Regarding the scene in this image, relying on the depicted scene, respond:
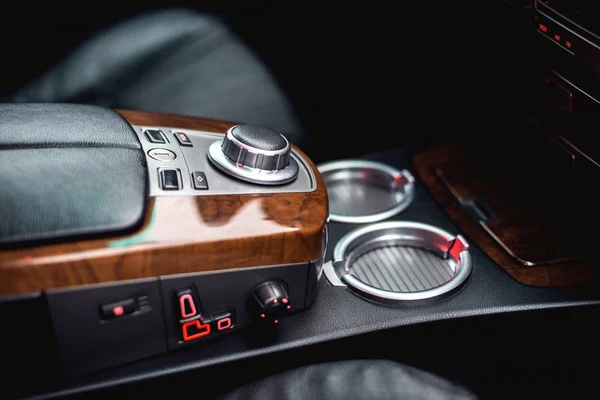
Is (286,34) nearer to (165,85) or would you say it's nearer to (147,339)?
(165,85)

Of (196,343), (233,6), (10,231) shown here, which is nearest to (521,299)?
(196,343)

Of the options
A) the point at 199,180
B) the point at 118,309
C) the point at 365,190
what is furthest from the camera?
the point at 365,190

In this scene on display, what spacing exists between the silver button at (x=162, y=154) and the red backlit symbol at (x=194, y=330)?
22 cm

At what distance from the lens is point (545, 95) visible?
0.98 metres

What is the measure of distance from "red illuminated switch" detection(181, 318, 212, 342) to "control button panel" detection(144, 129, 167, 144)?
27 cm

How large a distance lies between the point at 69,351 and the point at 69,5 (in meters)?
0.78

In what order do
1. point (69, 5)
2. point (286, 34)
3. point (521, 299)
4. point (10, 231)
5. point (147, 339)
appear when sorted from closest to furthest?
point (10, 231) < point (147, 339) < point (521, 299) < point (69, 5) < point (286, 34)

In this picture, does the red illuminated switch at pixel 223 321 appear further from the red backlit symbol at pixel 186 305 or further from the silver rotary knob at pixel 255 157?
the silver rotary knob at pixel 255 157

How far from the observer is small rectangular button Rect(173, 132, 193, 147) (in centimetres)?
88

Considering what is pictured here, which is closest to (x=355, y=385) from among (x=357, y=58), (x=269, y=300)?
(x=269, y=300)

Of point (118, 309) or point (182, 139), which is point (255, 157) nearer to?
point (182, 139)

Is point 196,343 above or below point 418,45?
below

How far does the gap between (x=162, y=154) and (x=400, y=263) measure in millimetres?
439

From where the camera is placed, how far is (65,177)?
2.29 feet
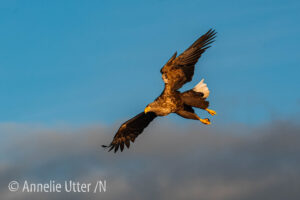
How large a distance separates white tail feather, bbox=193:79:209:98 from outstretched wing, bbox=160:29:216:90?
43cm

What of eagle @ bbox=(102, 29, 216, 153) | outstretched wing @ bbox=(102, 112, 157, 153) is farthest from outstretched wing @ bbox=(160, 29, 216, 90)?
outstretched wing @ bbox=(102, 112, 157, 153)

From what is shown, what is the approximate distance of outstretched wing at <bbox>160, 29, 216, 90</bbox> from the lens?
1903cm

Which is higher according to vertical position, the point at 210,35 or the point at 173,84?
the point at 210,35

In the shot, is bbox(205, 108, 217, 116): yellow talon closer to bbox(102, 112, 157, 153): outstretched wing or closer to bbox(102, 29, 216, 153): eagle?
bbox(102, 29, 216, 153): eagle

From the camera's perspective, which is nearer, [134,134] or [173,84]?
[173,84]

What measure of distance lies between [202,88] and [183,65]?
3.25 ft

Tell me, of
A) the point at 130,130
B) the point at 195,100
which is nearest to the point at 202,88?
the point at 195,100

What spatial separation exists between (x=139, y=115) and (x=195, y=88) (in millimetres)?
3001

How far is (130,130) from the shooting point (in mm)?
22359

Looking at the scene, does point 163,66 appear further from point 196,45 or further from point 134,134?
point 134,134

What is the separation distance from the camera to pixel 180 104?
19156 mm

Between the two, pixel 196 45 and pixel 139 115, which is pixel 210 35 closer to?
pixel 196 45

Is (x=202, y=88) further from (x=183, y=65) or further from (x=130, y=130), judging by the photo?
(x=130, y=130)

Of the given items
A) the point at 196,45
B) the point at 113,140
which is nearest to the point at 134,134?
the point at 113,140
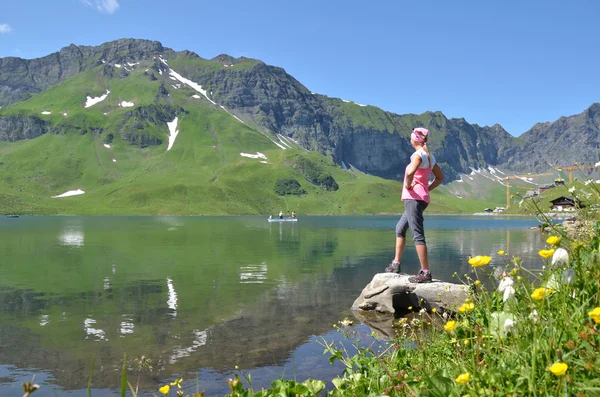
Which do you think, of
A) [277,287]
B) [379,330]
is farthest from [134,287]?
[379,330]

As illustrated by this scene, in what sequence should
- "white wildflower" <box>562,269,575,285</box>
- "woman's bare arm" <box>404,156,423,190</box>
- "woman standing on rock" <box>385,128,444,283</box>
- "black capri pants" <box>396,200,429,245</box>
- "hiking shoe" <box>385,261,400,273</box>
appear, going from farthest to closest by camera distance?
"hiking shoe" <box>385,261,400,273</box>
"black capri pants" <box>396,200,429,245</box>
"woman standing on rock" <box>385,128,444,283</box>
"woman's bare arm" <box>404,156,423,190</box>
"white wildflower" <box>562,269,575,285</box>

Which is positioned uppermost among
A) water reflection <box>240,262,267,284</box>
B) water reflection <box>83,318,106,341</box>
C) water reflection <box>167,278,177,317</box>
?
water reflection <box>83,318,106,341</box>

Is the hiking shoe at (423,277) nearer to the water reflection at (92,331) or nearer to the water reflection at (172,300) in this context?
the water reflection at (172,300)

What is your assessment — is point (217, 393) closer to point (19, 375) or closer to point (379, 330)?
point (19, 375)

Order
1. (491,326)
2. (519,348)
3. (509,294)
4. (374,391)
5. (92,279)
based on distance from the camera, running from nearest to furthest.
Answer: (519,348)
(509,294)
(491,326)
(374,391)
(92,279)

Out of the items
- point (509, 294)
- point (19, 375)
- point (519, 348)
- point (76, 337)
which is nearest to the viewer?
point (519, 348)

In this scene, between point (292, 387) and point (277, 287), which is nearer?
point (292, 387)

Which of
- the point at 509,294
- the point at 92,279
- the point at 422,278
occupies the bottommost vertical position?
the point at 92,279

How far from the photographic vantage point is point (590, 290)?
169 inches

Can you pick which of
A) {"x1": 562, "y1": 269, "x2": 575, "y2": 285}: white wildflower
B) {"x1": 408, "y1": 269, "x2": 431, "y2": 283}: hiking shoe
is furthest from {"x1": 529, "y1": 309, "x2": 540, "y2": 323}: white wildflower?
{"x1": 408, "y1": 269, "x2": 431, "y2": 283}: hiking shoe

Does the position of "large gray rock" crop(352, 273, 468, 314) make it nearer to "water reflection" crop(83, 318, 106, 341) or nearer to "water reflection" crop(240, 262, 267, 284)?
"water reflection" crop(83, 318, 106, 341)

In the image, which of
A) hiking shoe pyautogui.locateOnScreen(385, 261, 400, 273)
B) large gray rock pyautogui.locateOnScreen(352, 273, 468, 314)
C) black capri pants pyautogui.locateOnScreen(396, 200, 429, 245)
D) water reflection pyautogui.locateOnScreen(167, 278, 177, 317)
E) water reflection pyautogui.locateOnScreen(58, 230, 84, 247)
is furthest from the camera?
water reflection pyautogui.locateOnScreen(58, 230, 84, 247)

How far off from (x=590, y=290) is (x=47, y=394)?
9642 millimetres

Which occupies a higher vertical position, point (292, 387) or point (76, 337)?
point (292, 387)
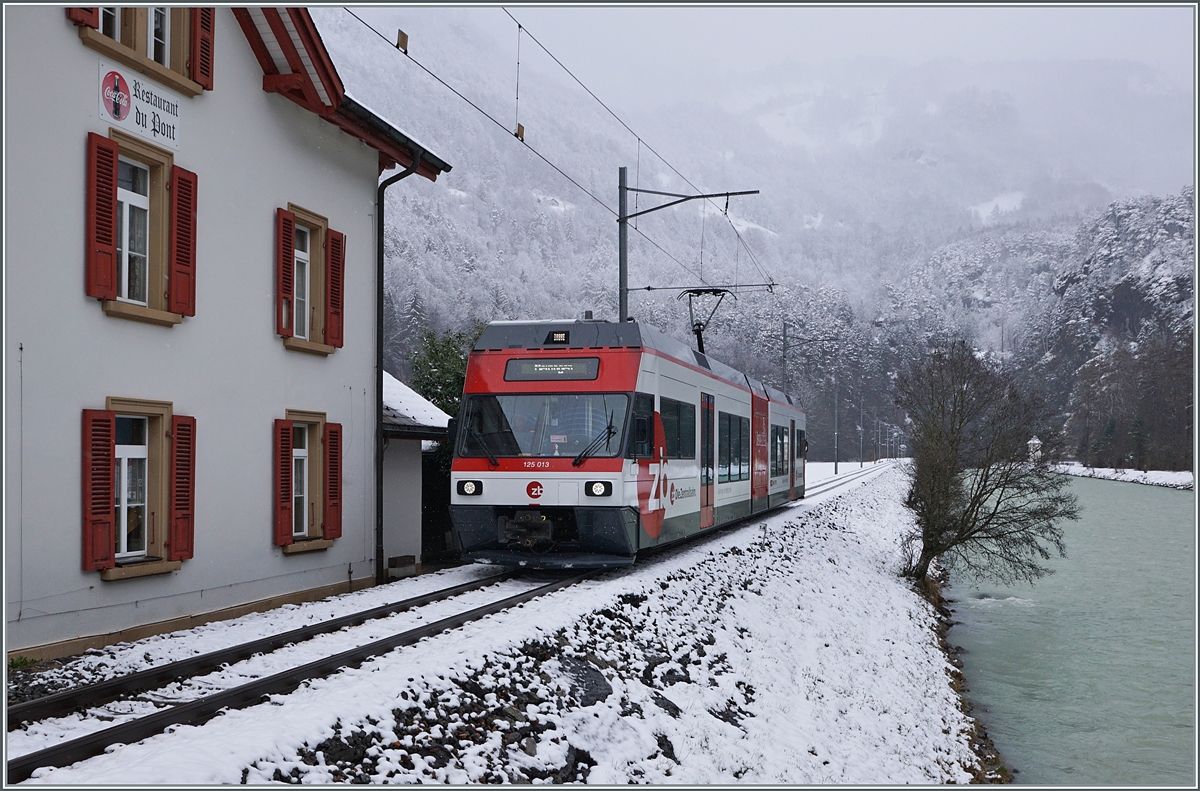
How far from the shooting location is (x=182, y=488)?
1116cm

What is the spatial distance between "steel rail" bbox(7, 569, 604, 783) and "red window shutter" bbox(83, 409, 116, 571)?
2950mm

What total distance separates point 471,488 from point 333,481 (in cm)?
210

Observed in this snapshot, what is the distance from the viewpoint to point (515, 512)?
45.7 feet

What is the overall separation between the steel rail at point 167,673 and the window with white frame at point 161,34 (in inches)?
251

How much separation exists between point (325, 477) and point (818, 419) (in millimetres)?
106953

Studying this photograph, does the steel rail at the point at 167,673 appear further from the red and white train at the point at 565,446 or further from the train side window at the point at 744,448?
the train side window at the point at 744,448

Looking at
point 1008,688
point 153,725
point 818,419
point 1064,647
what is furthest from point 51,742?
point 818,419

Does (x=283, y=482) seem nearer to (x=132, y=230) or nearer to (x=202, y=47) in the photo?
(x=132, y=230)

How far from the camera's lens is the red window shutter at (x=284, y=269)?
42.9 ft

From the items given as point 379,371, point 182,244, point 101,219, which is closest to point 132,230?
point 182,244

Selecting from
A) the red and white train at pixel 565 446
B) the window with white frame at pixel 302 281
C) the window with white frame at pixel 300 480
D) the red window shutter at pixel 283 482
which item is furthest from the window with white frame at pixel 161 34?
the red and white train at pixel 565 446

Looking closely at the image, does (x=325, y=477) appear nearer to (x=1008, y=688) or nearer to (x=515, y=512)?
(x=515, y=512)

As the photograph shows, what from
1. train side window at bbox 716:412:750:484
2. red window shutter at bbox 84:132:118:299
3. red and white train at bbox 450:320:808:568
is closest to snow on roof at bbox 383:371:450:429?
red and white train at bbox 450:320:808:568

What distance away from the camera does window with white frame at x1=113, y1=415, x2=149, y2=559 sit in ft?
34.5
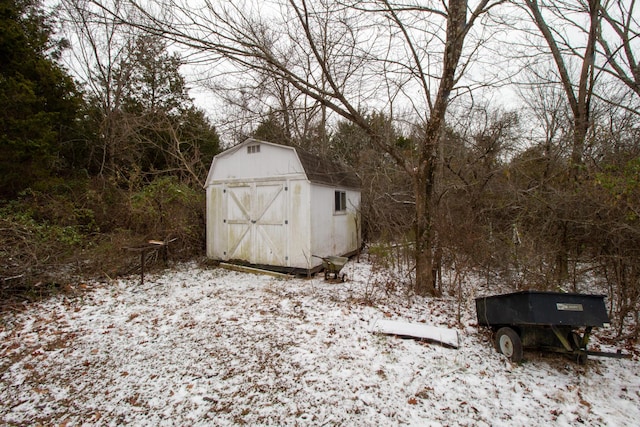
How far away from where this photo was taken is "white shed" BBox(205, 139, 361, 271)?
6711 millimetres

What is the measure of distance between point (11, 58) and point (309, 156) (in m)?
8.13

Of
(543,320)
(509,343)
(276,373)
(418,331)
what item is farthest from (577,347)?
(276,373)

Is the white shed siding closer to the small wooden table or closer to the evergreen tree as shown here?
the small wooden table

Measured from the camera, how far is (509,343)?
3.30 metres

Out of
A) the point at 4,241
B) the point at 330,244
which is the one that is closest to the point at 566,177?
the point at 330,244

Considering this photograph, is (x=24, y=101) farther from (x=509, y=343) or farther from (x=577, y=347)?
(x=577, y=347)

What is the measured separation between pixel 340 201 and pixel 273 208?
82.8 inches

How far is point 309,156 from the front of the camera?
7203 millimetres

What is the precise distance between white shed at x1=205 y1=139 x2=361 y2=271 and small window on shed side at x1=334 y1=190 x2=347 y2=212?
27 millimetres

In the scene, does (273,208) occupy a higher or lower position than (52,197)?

=-=-=

## Exercise objective
Rewrite the part of the listing that opens with the line containing "Is the hiking" and closes with the line containing "9642 millimetres", renaming "large gray rock" to "large gray boulder" and leaving everything else unchanged.

## Finished exercise
Is the hiking shoe at (423,277) nearer to the water reflection at (92,331) or nearer to the water reflection at (172,300) in this context?
the water reflection at (172,300)

What is your assessment — is point (217, 393) closer to point (19, 375) or closer to point (379, 330)?
point (19, 375)

Order
1. (491,326)
2. (519,348)
3. (509,294)
4. (374,391)
5. (92,279)
based on distance from the camera, running from nearest to furthest.
Answer: (519,348)
(509,294)
(491,326)
(374,391)
(92,279)

Out of the items
- point (509, 294)
- point (19, 375)
- point (519, 348)
- point (76, 337)
which is nearest to the viewer?
point (519, 348)

In this scene, between point (292, 387) and point (277, 287), which is nearer?
point (292, 387)

Which of
- the point at 509,294
- the point at 92,279
- the point at 422,278
occupies the bottommost vertical position?
the point at 92,279

How far from the photographic vantage point is point (590, 290)?
169 inches

Can you pick which of
A) {"x1": 562, "y1": 269, "x2": 575, "y2": 285}: white wildflower
B) {"x1": 408, "y1": 269, "x2": 431, "y2": 283}: hiking shoe
is furthest from {"x1": 529, "y1": 309, "x2": 540, "y2": 323}: white wildflower?
{"x1": 408, "y1": 269, "x2": 431, "y2": 283}: hiking shoe

Does the position of "large gray boulder" crop(352, 273, 468, 314) make it nearer to "water reflection" crop(83, 318, 106, 341) or nearer to "water reflection" crop(240, 262, 267, 284)?
"water reflection" crop(83, 318, 106, 341)

In the image, which of
A) hiking shoe pyautogui.locateOnScreen(385, 261, 400, 273)
B) large gray boulder pyautogui.locateOnScreen(352, 273, 468, 314)
C) black capri pants pyautogui.locateOnScreen(396, 200, 429, 245)
D) water reflection pyautogui.locateOnScreen(167, 278, 177, 317)
E) water reflection pyautogui.locateOnScreen(58, 230, 84, 247)
is furthest from the camera?
water reflection pyautogui.locateOnScreen(58, 230, 84, 247)

How far off from (x=590, y=290) is (x=47, y=394)?
9642 millimetres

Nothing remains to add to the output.